● Source passage:
It began with George Washington in 1777, less than one year after the U.S. declared independence from Great Britain. During the Revolutionary War, smallpox was the biggest threat to the Continental Army, threatening to inflict far more damage on the troops than the British forces. While 18th-century Americans didn’t fully understand the science behind smallpox, they knew that it seemed to break out in crowded areas — like big cities or military camps — and killed one-third of all who contracted the disease.
Doctors in Massachusetts first deployed a crude vaccine in the 1720s, and leading figures, including Thomas Jefferson, Benjamin Franklin and Martha Washington, received the inoculation. To administer the vaccine, doctors lanced a pustule of an infected patient and then sliced the same knife under the skin of a healthy individual. The vaccinated patient usually contracted a milder case of smallpox, rendering them immunized against potentially deadlier strains in the future. Despite the life-saving benefits of the vaccine, many officials distrusted the science and blamed the inoculation for spreading the disease. Under this assumption, the Continental Congress had banned inoculations in 1776.

● Set of tasks:
A: Check each statement against the smallpox passage. Answer yes or no for each, and quote the exact words from the passage that decide it.
(i) Smallpox killed one-third of the people who caught it.
(ii) Doctors in Massachusetts first used a crude vaccine in the 1760s.
(iii) The Continental Congress banned inoculations in 1776.
B: Turn the paragraph of the smallpox passage that begins "Doctors in Massachusetts first deployed" into a short bulleted list that keeps its main facts.
C: Write the next paragraph of the smallpox passage, picking up right after its last sentence.

● Extracted entries:
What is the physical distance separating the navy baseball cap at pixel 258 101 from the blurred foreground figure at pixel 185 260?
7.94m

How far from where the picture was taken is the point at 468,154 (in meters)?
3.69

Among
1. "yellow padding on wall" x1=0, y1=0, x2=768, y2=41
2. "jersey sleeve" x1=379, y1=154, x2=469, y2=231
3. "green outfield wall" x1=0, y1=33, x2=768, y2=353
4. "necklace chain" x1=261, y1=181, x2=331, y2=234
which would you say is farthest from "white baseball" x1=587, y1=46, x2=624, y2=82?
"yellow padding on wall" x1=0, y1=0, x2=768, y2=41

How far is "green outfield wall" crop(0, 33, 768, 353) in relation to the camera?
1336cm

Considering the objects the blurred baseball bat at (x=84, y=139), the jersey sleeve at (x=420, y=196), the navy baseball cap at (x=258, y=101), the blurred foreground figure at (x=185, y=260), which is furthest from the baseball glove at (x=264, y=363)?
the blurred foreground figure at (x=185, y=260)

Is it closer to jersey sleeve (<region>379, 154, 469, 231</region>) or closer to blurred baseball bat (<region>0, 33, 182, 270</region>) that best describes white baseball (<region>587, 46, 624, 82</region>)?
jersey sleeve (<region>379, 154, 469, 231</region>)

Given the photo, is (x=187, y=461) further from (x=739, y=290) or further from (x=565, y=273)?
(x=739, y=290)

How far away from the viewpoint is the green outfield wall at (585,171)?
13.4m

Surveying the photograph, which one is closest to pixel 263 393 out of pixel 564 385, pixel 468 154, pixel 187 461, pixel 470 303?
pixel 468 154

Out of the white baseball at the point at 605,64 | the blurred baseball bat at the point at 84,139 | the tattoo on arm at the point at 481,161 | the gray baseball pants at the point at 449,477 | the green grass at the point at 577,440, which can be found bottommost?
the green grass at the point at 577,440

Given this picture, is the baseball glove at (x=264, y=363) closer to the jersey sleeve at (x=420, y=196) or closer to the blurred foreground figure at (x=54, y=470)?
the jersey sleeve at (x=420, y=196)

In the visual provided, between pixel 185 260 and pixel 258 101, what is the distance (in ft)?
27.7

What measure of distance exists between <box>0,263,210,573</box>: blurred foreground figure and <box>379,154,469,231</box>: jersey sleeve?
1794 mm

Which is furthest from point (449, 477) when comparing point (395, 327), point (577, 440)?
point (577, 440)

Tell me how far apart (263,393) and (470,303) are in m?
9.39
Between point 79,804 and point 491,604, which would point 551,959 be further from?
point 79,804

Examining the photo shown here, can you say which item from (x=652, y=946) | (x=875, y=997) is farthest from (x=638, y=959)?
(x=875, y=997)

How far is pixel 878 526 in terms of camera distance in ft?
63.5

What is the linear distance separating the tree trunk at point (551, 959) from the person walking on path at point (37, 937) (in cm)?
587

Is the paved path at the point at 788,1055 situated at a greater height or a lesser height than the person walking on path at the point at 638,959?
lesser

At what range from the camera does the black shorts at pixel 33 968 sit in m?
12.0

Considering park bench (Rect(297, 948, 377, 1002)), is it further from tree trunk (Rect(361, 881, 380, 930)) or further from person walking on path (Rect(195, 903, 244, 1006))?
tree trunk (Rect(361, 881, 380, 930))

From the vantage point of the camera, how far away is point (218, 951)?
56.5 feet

● Task-by-task answers:
A:
(i) Yes: "killed one-third of all who contracted the disease"
(ii) No: "Doctors in Massachusetts first deployed a crude vaccine in the 1720s"
(iii) Yes: "the Continental Congress had banned inoculations in 1776"

B:
- Massachusetts doctors first used a crude vaccine in the 1720s.
- Thomas Jefferson, Benjamin Franklin and Martha Washington were among those inoculated.
- Doctors cut open a sore on an infected patient, then used the same knife to cut under a healthy person's skin.
- The inoculated person usually got a milder case of smallpox and was then protected against deadlier strains.
- Many officials distrusted the science and blamed inoculation for spreading the disease.
- For that reason, the Continental Congress banned inoculations in 1776.

C:
By February of the following year, however, Washington was desperate. Smallpox was attacking his soldiers, and given the close quarters at camp, there was little he could do to prevent its spread. As regiments from the south planned to march north, he took drastic action to prevent them from catching the disease once they reached Philadelphia. After catching smallpox as a teenager and living with the scars on his face to prove it, Washington knew how deadly the disease could be.
On Feb. 5, Washington wrote John Hancock, president of Congress, sharing his plans to “innoculate all the Troops now here, that have not had it,” as well as his intention to “innoculate the Recuits as fast as they come in to Philadelphia [sic].” The general assured Hancock that the army would lose no time while the recruits were in quarantine, as they had to wait while “their cloathing Arms and accoutrements are getting ready” anyway.
Washington also alerted the nearby state conventions, urging them to inoculate their troops before sending them to winter quarters. He also reminded them: “We intend for the present to keep the Matter as much a Secret as possible, and I would Advise you to do the same.” If the British discovered that the Continental Army was recovering from the inoculation, they would certainly seize the opportunity to strike.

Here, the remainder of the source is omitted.